Inutile dilungarsi sui dettagli, basta un semplice riepilogo: lo Yemen adesso si trova sostanzialmente diviso in due parti, a Nord e Sud, in una situazione che ricorda quella antecedente alla riunificazione del 1990, covando per lo più diverse guerre contemporaneamente e tre governi con due capitali.

C’è il governo ufficiale del presidente Hadi, che è filo saudita. Ci sta quello dei secessionisti del Sud, con capitale ad Aden, appoggiati dagli Emirati Arabi Uniti, che prima erano alleati dei Sauditi nella coalizione, nonché storici “influencer” dello Yemen, che si oppone ai ribelli Houthi, sostenuti dall’Iran, che occupano ancora parte del nord, e hanno un governo con capitale a Sana’a. Il governo “legittimo” è l’unico che di capitali non ne ha.

Le cronache che ancora si susseguono, numerose e sempre più barocche nel disegnare l’evoluzione del conflitto, vengono scritte come al solito sulla pelle di una popolazione ormai esausta senza che questo scoraggi altre potenze ad allungare le loro mire su questo spicchio di terra.

Oltre alle potenze classiche, quindi Stati Uniti, Russia e Arabia Saudita, cui si sono aggiunti negli ultimi anni gli Emirati Arabi, L’Egitto, il Qatar, adesso, secondo alcune fonti che alcuni giudicano però inquinate, anche la Turchia avrebbe iniziato a volgere lo sguardo su questa porzione di mondo che sarebbe logicamente strategico per la visione neo-ottomana di Erdogan, replicando la rischiosa contraddanza con i russi che abbiamo già visto in Libia e quella con l’Iran che abbiamo visto in Iraq del Nord.

In questo percorso la Turchia replicherebbe i percorsi già efficacemente sperimentati altrove: con lo strumento religioso – e in particolare la sua vicinanza al movimento della Fratellanza musulmana -, quello finanziario – la forza economica del Qatar – che peraltro era parte della coalizione Saudita che diede inizio, nel 2015, alla guerra yemenita – nel 2017 con l’inizio della “guerra fredda” fra i paesi del Golfo culminata con l’embargo contro il paese.

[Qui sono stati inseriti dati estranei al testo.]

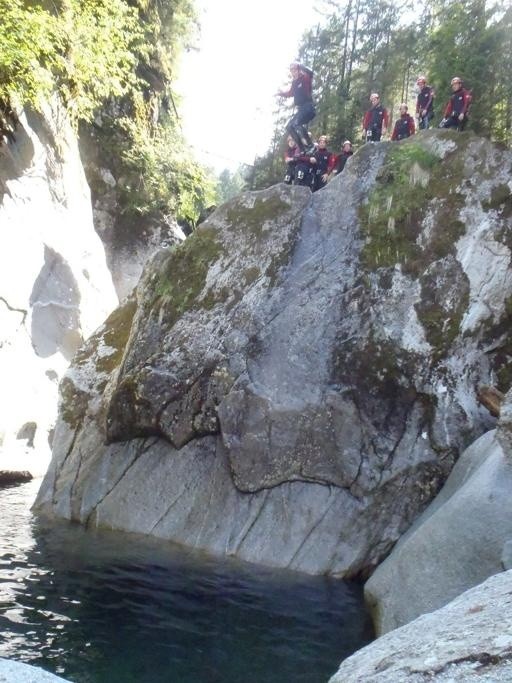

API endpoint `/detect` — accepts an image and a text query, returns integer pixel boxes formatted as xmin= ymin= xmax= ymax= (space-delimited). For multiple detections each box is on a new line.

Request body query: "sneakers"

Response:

In conclusione sulla pelle degli yemeniti si gioca l’ennesima partita a scacchi fra potenze in una sorta di gioco dove tutti sono contro tutti, ma in particolare contro qualcuno. I Sauditi e gli Emirati contro l’Iran, innanzitutto. Ma anche divisi fra loro, con lo Yemen a spaccarsi in due di conseguenza.

Ma ci sono poi gli Emirati contro i Fratelli Musulmani, e perciò sostenitori dei separatisti meridionali yemeniti, che però hanno ottime aderenze coi Turchi e quindi col Qatar, replicandosi in Yemen quel copione di alleanze e scontri che ha disegnato l’attuale cartina delle influenze in Libia e potrebbe ridisegnare quella dell’Iraq.

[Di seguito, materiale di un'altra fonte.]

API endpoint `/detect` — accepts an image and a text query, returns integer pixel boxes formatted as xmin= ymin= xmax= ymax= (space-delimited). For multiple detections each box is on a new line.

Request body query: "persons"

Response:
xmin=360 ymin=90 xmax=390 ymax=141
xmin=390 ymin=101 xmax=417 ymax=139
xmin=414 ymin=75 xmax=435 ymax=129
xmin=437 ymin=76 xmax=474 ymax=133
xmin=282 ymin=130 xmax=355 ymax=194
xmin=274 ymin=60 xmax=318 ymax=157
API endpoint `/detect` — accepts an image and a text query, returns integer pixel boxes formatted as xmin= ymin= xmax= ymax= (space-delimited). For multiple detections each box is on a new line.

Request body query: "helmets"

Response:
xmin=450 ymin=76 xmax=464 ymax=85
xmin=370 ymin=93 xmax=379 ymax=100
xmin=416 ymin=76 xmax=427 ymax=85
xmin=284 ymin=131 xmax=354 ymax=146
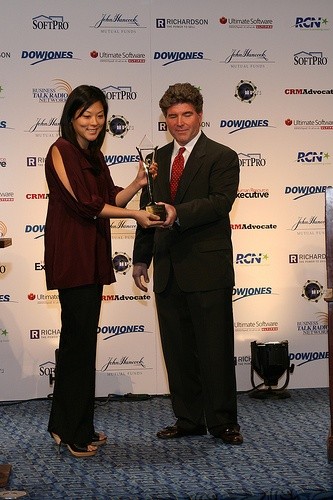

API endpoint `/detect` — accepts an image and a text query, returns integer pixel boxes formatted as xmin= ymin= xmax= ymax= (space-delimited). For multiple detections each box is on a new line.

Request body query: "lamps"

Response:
xmin=248 ymin=340 xmax=294 ymax=400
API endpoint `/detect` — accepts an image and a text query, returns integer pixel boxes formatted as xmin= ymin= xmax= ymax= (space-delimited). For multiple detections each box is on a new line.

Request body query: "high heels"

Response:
xmin=50 ymin=428 xmax=108 ymax=457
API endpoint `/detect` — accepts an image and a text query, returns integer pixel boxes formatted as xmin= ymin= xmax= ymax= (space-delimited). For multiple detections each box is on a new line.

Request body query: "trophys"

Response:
xmin=136 ymin=133 xmax=166 ymax=223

La cartina sopra pubblicata da Limes è una buona sintesi della situazione. I grandi assenti da questa contesa, Europa e Cina, contribuiscono anche loro, ognuno a suo modo. In Europa i singoli paesi vendono armi ai paesi coinvolti nel conflitto mentre l’Ue invita alla pace. I cinesi esortano anch’essi alla composizione diplomatica del conflitto, ma sicuramente guardano con grande attenzione all’imbocco del Golfo, dove passa anche molto del “loro” petrolio. Peraltro fra le due aree esiste una collaborazione di vecchia data che Pechino, già ben posizionata a Gibuti, non può che voler riattivare.

Tutte queste esortazioni alla pace, per adesso, sembrano non sortiscano altro effetto che moltiplicare le pedine sulla scacchiera e prolungare così, ancora una volta beffardamente, la guerra. Le strade dello Yemen sono intricate e malfrequentate. E conducono a un punto morto.